Task requirements =>
A - In the article on landscapes of enslavement, how many acres did Thomas Jefferson's estate cover?
B - Write out the passage of the article on landscapes of enslavement between "Thomas Jefferson, the" and "layers of sediment.", inclusive, swapping "estate" for "property".
C - Carry on the article about landscapes of enslavement from its final sentence.

* start Source text *

The Landscapes of Enslavement (Part 2)

Monticello / Wikipedia, Moofpocket, CC BY 2.5

At a day-long colloqium at Dumbarton Oaks in Washington, D.C., Thaisa Way, FASLA, the new director of garden and landscape studies, assembled a group who are at the cutting-edge of reinterpreting landscapes of enslavement. Over the course of a day, African American, Latinx, and Caucasian scholars, landscape architect, and curators waded into some of the toughest conversations. The conclusion was that a new inclusive approach to educating the public is being forged, even when the truth of American slavery remains hard to hear for those brought up on Gone with the Wind. (Read Part 1 in this series).

Monticello: Liberty and White Supremacy

Before moderating the discussion on Monticello, the plantation of Thomas Jefferson in Virginia, Eric Avila, a professor at the University of California at Los Angeles, took at tour there. He said his guide started with a joke: “Monticello, it’s complicated.”

Thomas Jefferson, the third president of the U.S., is considered a founding father but he also owned 600 slaves at his 5,000-acre estate. His beliefs and writings helped lay the foundation for American liberty but only for white males. He was the primary author of the Declaration of Independence but fathered six children with Sally Hemmings, one of his mixed-race slaves.

The Thomas Jefferson Foundation manages Monticello and employs Fraser Nieman, who is head of archeology. At the historic estate, “the landscape of slavery has vanished.” Instead, he and his team have had to deduct what the past looked like from available data, in this case, oral histories, documents, and layers of sediment.

Jefferson grew both tobacco and grain, but they required “radically different” agricultural methods. To grow tobacco, enslaved workers would kill trees, leaving the stumps. Then, they would abandon a plot 4-5 years later and cut down more trees starting the cycle over again. “Tobacco required a gang labor system; everyone was at the same time at the same place.”

In contrast, wheat production required all tree stumps to be dug up and removed so that fields could be plowed by livestock. Wheat production demanded an elaborate divisions of labor: slaves to manage livestock, fertilizers, mills, and then blacksmiths to make the plows. “Wheat production required spatially-dispersed task groups.” Nieman thinks the experience of slavery may have differed based on what was being grown. “Tobacco production required more control, while there was slightly more freedom with wheat.”

Without any physical remains of slave dwellings or farmland, Nieman and his team decided to investigate the accumulated layers of sediment, which are an “encapsulation of history.” Pollen samples from those many layers tell the story of the transition from tobacco to grain.

* end Source text *
* start Record set *

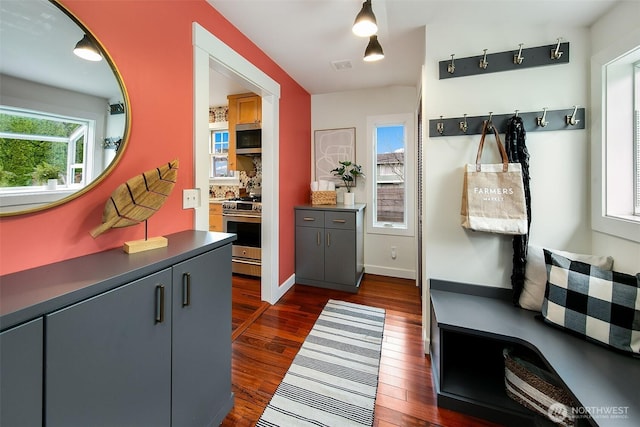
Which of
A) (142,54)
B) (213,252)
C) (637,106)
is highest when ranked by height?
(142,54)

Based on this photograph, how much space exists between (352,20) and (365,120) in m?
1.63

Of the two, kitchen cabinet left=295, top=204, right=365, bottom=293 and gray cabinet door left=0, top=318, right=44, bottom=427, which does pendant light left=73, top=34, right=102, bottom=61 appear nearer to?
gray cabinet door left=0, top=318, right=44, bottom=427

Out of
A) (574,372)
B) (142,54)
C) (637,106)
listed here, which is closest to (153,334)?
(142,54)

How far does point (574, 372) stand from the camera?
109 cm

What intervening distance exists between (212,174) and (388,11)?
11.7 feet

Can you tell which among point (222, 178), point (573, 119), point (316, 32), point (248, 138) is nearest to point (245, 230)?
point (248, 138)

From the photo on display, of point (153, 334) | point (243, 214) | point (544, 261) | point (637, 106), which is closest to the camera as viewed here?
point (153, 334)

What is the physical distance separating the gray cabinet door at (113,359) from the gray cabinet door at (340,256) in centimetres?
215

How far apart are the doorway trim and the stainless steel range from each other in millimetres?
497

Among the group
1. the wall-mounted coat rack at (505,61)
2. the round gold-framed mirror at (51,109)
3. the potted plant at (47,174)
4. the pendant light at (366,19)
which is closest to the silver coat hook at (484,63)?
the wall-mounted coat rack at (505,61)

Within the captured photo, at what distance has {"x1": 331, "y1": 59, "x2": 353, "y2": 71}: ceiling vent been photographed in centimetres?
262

* end Record set *

The replies =>
A - 5,000 acres

B -
Thomas Jefferson, the third president of the U.S., is considered a founding father but he also owned 600 slaves at his 5,000-acre property. His beliefs and writings helped lay the foundation for American liberty but only for white males. He was the primary author of the Declaration of Independence but fathered six children with Sally Hemmings, one of his mixed-race slaves.

The Thomas Jefferson Foundation manages Monticello and employs Fraser Nieman, who is head of archeology. At the historic property, “the landscape of slavery has vanished.” Instead, he and his team have had to deduct what the past looked like from available data, in this case, oral histories, documents, and layers of sediment.

C -
Branden Dillard is an anthropologist who oversees interpretation and the instruction of tour guides at Monticello. While he said “no one can recreate the landscape of enslavement at Monticello,” which was a “forced labor camp in a botanical garden,” his job is to convey “an understanding of what it was.”

Monticello’s landscape / Monticello, Thomas Jefferson Foundation

Interpretation involves bringing historical data and facts to life for diverse, contemporary audiences, making information relevant on a personal level. One important way the foundation does that is by using facts from documentary records to tell the stories about individual slaves.

Dillard acknowledge that tours can become very tense, particularly when visitors hear things they perhaps don’t want to. “Staff have been yelled at; fights can break out among visitors.” He said “about 15 percent of the reviews of the tours basically say ‘how dare you;’ another 15 percent accuse us of white washing; and 70 percent say we are doing a good job.”

For Niya Bates, who manages the oral history projects at Monticello, it’s important to have “up-front conversations with visitors who have been miseducated on the history of slavery and its legacy.”

She said Jefferson was “obsessive about taking notes, marking the weather twice a day.” From all these records, they were able to piece together the names of the 600 slaves who lived there, and then trace descendants, who have become critical stakeholders in Monticello.

Oral history interviews with descendants about the lives of their ancestors at Monticello and after slavery, and the after-shocks of slavery among the descendants themselves, helps enrich the story of this historic landscape. “Monticello is really a black space, even though it is not thought of as such. We can re-frame it as a black history site.”

The foundation has organized events where descendants plant trees to honor their ancestors. Visitors can sleep overnight in rebuilt slave quarters. Through the incredible Getting Word project, they can hear the stories themselves both online and in exhibitions. And there are also grants available to descendants to pursue their own projects and development.

The Legacy of Slavery in East End Cemetery

Introduced by landscape architect Sara Zewde, Brian Palmer, a photographer, journalist and professor gave a heart-felt talk about his explorations in the South, both photographing white supremacist rallies and exploring abandoned African American cemeteries.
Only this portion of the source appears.